### Extract
Health officials say statewide flu activity is "regional," which is a step below "widespread." That means the flu has been confirmed in less than half the regions of the state.
In Chicago, hospitals are reporting an increase in emergency room visit from people with flu-like symptoms. But levels are half what they were during the same week last season.
"It's been very quiet, very much in the background," Paul Schreckenberger, microbiologist, said of the strain. "Then all of the sudden this year, starting last week, we've had a big upsurge of the 2009 pandemic strain."
Over the past few weeks, H1N1 was found among patients tested at Loyola University Medical Center and nearly two dozen cases of H1N1 flu virus have been confirmed in the Chicago area in the last week. Scientists at Loyola are using high-tech machines to detect how H1N1 spreads. While doctors say the number of people infected is expected to climb, they also say people should not panic and this year's flu vaccine includes immunizations for the different H1N1 strains.
"We can't just think of the very young and very old as the only ones who need the vaccine. Really, everyone should be vaccinated," Schreckenberger said.
Symptoms of the H1N1 strain are similar to that of the season flu. They include: high temperatures and fatigue; aches and pains; headache, runny nose and sore throat; and vomiting and diarrhea.
In 2009, hundreds of thousands of people worldwide died of the strain.

### Your goal
Please copy word for word the part of the flu report from "Symptoms of the" to "died of the strain.".

### Exercise data
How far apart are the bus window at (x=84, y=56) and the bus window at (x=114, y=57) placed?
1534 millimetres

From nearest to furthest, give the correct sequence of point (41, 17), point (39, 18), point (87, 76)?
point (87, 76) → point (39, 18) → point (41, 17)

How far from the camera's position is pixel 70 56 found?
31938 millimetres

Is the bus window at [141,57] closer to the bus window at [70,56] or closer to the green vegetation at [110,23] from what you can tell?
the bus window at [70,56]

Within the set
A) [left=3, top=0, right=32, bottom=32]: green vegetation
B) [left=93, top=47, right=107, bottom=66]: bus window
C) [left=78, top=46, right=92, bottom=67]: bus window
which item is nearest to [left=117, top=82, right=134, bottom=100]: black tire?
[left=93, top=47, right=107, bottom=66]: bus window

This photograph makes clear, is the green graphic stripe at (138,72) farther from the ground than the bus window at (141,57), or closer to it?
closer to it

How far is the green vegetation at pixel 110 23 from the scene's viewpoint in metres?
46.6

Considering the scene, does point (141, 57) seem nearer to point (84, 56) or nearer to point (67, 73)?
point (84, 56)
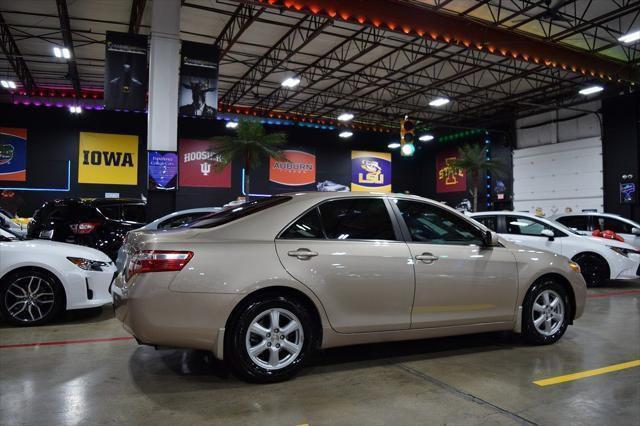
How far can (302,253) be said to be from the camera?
3.52 meters

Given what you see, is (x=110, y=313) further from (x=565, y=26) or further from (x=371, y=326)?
(x=565, y=26)

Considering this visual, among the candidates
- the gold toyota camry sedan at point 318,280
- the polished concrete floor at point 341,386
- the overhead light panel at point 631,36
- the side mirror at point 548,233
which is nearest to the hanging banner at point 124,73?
the polished concrete floor at point 341,386

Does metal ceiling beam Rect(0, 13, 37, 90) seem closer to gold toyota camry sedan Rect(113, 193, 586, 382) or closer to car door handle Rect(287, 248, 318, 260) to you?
gold toyota camry sedan Rect(113, 193, 586, 382)

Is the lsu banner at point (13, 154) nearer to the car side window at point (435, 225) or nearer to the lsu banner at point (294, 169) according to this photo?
the lsu banner at point (294, 169)

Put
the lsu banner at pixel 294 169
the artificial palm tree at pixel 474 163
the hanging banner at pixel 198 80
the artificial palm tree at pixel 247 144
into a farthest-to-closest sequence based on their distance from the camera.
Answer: the lsu banner at pixel 294 169 < the artificial palm tree at pixel 474 163 < the artificial palm tree at pixel 247 144 < the hanging banner at pixel 198 80

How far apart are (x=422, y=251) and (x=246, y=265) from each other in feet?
4.91

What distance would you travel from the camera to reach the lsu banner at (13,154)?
21.1 meters

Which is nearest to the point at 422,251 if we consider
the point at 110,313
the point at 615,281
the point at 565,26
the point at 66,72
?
the point at 110,313

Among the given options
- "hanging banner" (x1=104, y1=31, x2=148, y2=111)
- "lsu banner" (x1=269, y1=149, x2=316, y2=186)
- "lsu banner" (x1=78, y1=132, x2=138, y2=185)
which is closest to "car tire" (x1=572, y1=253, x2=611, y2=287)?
"hanging banner" (x1=104, y1=31, x2=148, y2=111)

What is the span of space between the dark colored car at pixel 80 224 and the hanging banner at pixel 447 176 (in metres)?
22.6

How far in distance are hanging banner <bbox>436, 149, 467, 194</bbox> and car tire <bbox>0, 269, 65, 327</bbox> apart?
24.8 meters

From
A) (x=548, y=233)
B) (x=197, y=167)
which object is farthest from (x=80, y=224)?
(x=197, y=167)

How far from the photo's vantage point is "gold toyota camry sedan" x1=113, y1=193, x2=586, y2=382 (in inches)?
128

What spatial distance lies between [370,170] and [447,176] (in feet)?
16.1
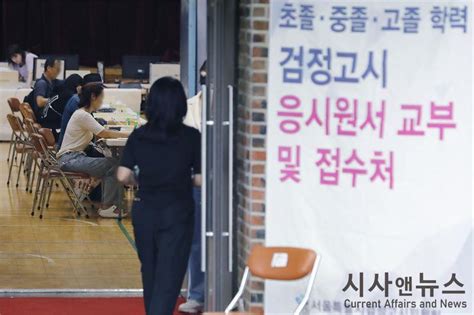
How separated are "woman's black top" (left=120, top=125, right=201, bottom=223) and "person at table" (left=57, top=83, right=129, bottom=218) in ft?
16.2

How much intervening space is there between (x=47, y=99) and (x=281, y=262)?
8.64 meters

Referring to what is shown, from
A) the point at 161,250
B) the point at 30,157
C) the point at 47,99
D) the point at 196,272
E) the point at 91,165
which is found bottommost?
the point at 30,157

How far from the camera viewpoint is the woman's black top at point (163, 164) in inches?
270

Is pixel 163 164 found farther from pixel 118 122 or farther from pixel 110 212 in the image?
pixel 118 122

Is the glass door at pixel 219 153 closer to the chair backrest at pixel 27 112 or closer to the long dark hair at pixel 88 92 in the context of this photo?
the long dark hair at pixel 88 92

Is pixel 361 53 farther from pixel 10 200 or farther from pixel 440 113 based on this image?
pixel 10 200

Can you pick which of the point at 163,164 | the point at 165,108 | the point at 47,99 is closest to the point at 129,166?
the point at 163,164

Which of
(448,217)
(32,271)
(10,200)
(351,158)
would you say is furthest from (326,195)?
(10,200)

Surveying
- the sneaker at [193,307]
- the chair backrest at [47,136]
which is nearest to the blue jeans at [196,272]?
the sneaker at [193,307]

### Answer box
Symptoms of the H1N1 strain are similar to that of the season flu. They include: high temperatures and fatigue; aches and pains; headache, runny nose and sore throat; and vomiting and diarrhea.
In 2009, hundreds of thousands of people worldwide died of the strain.